*What is required*.
Rewrite the entries below so that each "autumn foliage" becomes "fall foliage", and leave everything else unchanged.

----- Data lines

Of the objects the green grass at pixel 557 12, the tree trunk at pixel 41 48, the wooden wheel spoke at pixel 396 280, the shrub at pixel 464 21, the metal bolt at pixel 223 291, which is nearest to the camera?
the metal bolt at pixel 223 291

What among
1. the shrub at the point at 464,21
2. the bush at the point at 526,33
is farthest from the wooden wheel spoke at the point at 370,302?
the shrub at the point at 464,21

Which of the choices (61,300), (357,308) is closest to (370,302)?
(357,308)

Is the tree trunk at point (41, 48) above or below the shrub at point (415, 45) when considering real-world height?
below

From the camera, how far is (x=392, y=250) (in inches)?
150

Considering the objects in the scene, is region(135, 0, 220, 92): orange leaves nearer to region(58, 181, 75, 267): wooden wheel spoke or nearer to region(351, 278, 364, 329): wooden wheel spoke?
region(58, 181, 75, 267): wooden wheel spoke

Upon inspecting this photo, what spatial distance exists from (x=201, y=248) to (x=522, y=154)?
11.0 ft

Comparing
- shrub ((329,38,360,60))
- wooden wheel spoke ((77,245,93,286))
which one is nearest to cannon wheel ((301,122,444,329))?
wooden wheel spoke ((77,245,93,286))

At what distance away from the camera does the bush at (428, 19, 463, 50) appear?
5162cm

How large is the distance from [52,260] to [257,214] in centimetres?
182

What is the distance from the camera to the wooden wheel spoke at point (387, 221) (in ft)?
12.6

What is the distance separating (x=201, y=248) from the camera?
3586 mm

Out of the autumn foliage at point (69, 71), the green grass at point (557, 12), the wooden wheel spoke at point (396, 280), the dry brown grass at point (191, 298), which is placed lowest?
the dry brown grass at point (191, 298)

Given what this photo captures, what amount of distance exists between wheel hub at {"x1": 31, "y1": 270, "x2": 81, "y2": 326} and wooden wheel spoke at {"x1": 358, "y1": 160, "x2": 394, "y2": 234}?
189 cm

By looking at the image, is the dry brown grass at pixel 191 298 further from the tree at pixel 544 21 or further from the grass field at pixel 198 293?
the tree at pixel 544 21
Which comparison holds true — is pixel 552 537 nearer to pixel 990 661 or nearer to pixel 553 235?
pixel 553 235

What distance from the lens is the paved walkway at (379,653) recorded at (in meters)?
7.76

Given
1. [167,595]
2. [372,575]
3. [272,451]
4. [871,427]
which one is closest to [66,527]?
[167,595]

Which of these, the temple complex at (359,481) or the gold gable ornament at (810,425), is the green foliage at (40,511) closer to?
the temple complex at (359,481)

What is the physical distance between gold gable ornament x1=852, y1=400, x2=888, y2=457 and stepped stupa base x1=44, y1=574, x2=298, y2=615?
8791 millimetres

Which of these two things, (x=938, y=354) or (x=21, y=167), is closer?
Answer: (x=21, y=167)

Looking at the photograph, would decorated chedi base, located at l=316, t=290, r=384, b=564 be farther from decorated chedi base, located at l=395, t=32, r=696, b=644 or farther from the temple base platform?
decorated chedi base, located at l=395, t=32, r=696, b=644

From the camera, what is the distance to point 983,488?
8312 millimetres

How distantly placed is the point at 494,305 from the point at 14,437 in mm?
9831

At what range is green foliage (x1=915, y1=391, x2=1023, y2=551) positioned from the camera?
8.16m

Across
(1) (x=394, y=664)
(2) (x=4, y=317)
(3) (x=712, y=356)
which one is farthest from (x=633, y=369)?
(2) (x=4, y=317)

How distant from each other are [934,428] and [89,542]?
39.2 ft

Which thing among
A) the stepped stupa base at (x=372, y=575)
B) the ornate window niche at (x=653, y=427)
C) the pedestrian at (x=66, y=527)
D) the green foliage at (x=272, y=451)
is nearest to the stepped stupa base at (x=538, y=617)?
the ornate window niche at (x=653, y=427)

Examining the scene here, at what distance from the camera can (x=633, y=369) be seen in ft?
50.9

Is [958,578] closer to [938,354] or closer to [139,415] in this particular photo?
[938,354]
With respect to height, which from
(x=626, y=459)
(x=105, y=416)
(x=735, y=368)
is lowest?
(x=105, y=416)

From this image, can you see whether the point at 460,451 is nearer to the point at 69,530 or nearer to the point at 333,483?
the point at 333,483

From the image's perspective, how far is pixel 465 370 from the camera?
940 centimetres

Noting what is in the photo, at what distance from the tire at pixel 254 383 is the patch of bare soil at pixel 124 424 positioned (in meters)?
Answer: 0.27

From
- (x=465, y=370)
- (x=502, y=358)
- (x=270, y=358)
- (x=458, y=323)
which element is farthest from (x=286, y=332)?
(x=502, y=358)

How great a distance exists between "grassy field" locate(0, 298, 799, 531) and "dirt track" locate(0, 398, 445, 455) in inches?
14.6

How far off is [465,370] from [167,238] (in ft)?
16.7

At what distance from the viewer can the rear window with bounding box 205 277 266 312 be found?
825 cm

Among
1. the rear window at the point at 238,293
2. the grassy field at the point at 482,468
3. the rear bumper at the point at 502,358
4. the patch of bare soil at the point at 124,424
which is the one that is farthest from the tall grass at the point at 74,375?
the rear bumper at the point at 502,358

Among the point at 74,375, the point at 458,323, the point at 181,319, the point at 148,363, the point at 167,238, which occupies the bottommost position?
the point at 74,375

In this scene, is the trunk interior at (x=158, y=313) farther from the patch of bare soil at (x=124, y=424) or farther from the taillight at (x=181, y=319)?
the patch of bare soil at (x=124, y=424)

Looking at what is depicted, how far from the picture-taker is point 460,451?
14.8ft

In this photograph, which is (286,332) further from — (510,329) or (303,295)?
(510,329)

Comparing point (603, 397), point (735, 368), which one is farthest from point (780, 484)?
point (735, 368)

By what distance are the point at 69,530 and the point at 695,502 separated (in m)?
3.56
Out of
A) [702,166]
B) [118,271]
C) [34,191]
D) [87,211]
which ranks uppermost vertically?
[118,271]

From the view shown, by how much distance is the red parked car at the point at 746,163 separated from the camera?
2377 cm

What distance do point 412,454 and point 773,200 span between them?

----------

*Exercise answer*.
Of the objects the green grass at pixel 557 12, the tree trunk at pixel 41 48, the wooden wheel spoke at pixel 396 280, the shrub at pixel 464 21, the metal bolt at pixel 223 291, which is nearest to the camera?
the metal bolt at pixel 223 291

What among
1. the shrub at the point at 464,21
2. the bush at the point at 526,33
is farthest from the wooden wheel spoke at the point at 370,302?
the shrub at the point at 464,21

Which of the choices (61,300), (357,308) is closest to (370,302)?
(357,308)

Is the tree trunk at point (41, 48) above or below the shrub at point (415, 45) when considering real-world height?
below

From the camera, how far is (x=392, y=250) (in inches)?
150

Considering the objects in the scene, is region(135, 0, 220, 92): orange leaves nearer to region(58, 181, 75, 267): wooden wheel spoke or nearer to region(351, 278, 364, 329): wooden wheel spoke?
region(58, 181, 75, 267): wooden wheel spoke

Upon inspecting this photo, what spatial distance exists from (x=201, y=248) to (x=522, y=154)?
11.0 ft

Comparing
- shrub ((329,38,360,60))
- wooden wheel spoke ((77,245,93,286))
which one is nearest to cannon wheel ((301,122,444,329))?
wooden wheel spoke ((77,245,93,286))

At what distance away from the camera does the bush at (428, 19, 463, 50) appear?
5162cm

How large is the distance from [52,260] to [257,214] in centimetres?
182

What is the distance from the camera to the wooden wheel spoke at point (387, 221) (in ft)?
12.6

What is the distance separating (x=201, y=248) from the camera?
3586 mm

Out of the fall foliage at point (69, 71), the green grass at point (557, 12), the wooden wheel spoke at point (396, 280), the dry brown grass at point (191, 298), which is placed lowest?
the dry brown grass at point (191, 298)

Given what this photo captures, what amount of distance exists between wheel hub at {"x1": 31, "y1": 270, "x2": 81, "y2": 326} and wooden wheel spoke at {"x1": 358, "y1": 160, "x2": 394, "y2": 234}?
189 cm

By looking at the image, is the dry brown grass at pixel 191 298 further from the tree at pixel 544 21 or further from the grass field at pixel 198 293?
the tree at pixel 544 21
Which comparison holds true — is pixel 552 537 nearer to pixel 990 661 or nearer to pixel 553 235?
pixel 553 235

What distance from the lens is the paved walkway at (379,653) recorded at (in meters)?
7.76

Given
1. [167,595]
2. [372,575]
3. [272,451]
4. [871,427]
which one is closest to [66,527]?
[167,595]

Which of these, the temple complex at (359,481) or the gold gable ornament at (810,425), is the green foliage at (40,511) closer to?
the temple complex at (359,481)

What is the physical distance between gold gable ornament x1=852, y1=400, x2=888, y2=457 and stepped stupa base x1=44, y1=574, x2=298, y2=615?
8791 millimetres

Which of these two things, (x=938, y=354) or (x=21, y=167), is closer?
Answer: (x=21, y=167)

Looking at the photograph, would decorated chedi base, located at l=316, t=290, r=384, b=564 be farther from decorated chedi base, located at l=395, t=32, r=696, b=644 or farther from the temple base platform?
decorated chedi base, located at l=395, t=32, r=696, b=644

From the camera, what is the distance to point 983,488?
8312 millimetres

How distantly placed is the point at 494,305 from the point at 14,437 in mm?
9831

At what range is green foliage (x1=915, y1=391, x2=1023, y2=551) positioned from the camera?
8.16m

Across
(1) (x=394, y=664)
(2) (x=4, y=317)
(3) (x=712, y=356)
which one is farthest from (x=633, y=369)?
(2) (x=4, y=317)

How distant from each other are [934,428] and [89,542]?
39.2 ft

Which thing among
A) the stepped stupa base at (x=372, y=575)
B) the ornate window niche at (x=653, y=427)
C) the pedestrian at (x=66, y=527)
D) the green foliage at (x=272, y=451)
is nearest to the stepped stupa base at (x=538, y=617)?
the ornate window niche at (x=653, y=427)

Examining the scene here, at what distance from the camera can (x=633, y=369) be seen in ft?
50.9

Is [958,578] closer to [938,354] or closer to [139,415] in this particular photo?
[938,354]
With respect to height, which from
(x=626, y=459)
(x=105, y=416)
(x=735, y=368)
is lowest?
(x=105, y=416)

From this image, can you see whether the point at 460,451 is nearer to the point at 69,530 or nearer to the point at 333,483?
the point at 333,483

From the image's perspective, how far is pixel 465 370 from the camera?
940 centimetres

Noting what is in the photo, at what distance from the tire at pixel 254 383 is the patch of bare soil at pixel 124 424 positioned (in meters)?
Answer: 0.27

From
- (x=465, y=370)
- (x=502, y=358)
- (x=270, y=358)
- (x=458, y=323)
which element is farthest from (x=286, y=332)?
(x=502, y=358)

How great a distance exists between "grassy field" locate(0, 298, 799, 531) and "dirt track" locate(0, 398, 445, 455) in inches?
14.6

How far off is [465,370] from [167,238] (in ft)?
16.7

At what distance from the viewer can the rear window with bounding box 205 277 266 312 be found?
825 cm

Among
1. the rear window at the point at 238,293
2. the grassy field at the point at 482,468
3. the rear bumper at the point at 502,358
4. the patch of bare soil at the point at 124,424
which is the one that is farthest from the tall grass at the point at 74,375?
the rear bumper at the point at 502,358

Among the point at 74,375, the point at 458,323, the point at 181,319, the point at 148,363, the point at 167,238, which occupies the bottommost position?
the point at 74,375

In this scene, is the trunk interior at (x=158, y=313) farther from the patch of bare soil at (x=124, y=424) or farther from the taillight at (x=181, y=319)?
the patch of bare soil at (x=124, y=424)

Looking at what is depicted, how far from the picture-taker is point 460,451?
14.8ft

In this photograph, which is (286,332) further from — (510,329) or (303,295)?
(510,329)

Comparing point (603, 397), point (735, 368), which one is farthest from point (780, 484)?
point (735, 368)

By what distance are the point at 69,530 and the point at 695,502 separated (in m)?
3.56
Out of
A) [702,166]
B) [118,271]
C) [34,191]
D) [87,211]
which ranks uppermost vertically?
[118,271]

From the view shown, by how much distance is the red parked car at the point at 746,163 separated from the camera?
2377 cm

What distance do point 412,454 and point 773,200 span between them?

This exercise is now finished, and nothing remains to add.